【異物検査】ミナミアオカメムシ-虫の同定トレーニング112

※こちらのコラムには虫の写真があります。苦手な方はブラウザバックをおすすめします。

 

食品検査課のasnmです。

会社の近くで虫が採取できたので、前回に引き続き同定を行っていきたいと思います。

今回、同定してみた虫はこちら▼

 

 

 

 

 

 

 

 

ミナミアオカメムシ①

 

ミナミアオカメムシ②

 

カメムシ目カメムシ科ミナミアオカメムシと考えられます。

ミナミアオカメムシは、群馬県での発生は2023年5月に初めて確認された昆虫です。

 

>>ミナミアオカメムシの発生を確認しました。(PDF)

 

前回ご紹介したのは2024年でしたが、こちらの個体は2025年に採取しました。

このことから、弊社近辺に定着してしまったものと考えられます。

 

ミナミアオカメムシの体長は12~16mm程度で、成虫で越冬します。

同じカメムシ科のアオクサカメムシと外見が非常に似ていますが、翅の裏側の色が異なる部分が判別のポイントです。

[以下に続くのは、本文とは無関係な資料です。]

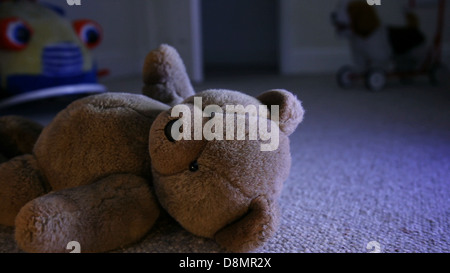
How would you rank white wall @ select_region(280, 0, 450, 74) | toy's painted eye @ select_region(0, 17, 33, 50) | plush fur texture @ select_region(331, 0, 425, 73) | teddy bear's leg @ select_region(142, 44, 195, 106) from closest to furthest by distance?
teddy bear's leg @ select_region(142, 44, 195, 106), toy's painted eye @ select_region(0, 17, 33, 50), plush fur texture @ select_region(331, 0, 425, 73), white wall @ select_region(280, 0, 450, 74)

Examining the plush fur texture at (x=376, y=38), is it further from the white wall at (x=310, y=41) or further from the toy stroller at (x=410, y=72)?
the white wall at (x=310, y=41)

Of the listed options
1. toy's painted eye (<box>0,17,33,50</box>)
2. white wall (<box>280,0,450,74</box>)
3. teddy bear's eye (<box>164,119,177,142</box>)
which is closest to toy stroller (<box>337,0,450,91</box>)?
white wall (<box>280,0,450,74</box>)

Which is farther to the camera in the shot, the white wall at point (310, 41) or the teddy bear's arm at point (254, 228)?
the white wall at point (310, 41)

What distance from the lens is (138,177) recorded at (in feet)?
1.33

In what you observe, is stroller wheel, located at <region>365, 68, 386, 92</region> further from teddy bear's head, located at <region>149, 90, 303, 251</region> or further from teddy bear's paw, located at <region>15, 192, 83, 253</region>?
teddy bear's paw, located at <region>15, 192, 83, 253</region>

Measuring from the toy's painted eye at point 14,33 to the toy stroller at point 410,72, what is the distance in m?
1.10

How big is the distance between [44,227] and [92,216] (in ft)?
0.16

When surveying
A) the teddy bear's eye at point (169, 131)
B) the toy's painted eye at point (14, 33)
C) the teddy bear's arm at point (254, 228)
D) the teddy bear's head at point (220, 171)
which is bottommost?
the teddy bear's arm at point (254, 228)

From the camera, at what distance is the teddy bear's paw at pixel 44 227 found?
0.31 m

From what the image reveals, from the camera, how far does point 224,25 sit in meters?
2.62

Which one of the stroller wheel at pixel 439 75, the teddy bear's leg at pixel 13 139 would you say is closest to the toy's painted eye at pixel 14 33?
the teddy bear's leg at pixel 13 139

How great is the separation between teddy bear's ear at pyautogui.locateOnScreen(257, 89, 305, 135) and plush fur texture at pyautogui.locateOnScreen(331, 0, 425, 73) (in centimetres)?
123

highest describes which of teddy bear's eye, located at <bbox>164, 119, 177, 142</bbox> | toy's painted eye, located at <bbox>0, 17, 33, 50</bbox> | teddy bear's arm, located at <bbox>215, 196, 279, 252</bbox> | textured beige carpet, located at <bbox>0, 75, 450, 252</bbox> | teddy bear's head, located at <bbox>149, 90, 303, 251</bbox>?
toy's painted eye, located at <bbox>0, 17, 33, 50</bbox>

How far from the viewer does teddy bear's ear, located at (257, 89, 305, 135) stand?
40cm
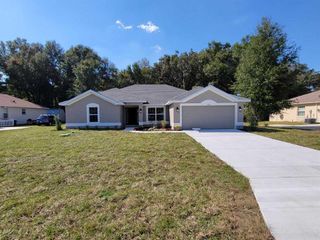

水稲や大豆など、145種類と広範囲に植物を加害する害虫として知られています。

多くの植物を加害することから、野菜類に異物として混入する可能性が考えられます。

 

ミナミアオカメムシは熱帯性のカメムシで、関東には生息していなかった種です。

こうして毎年確認できてしまうと、地球温暖化が着実に進行していることを感じてしまいます。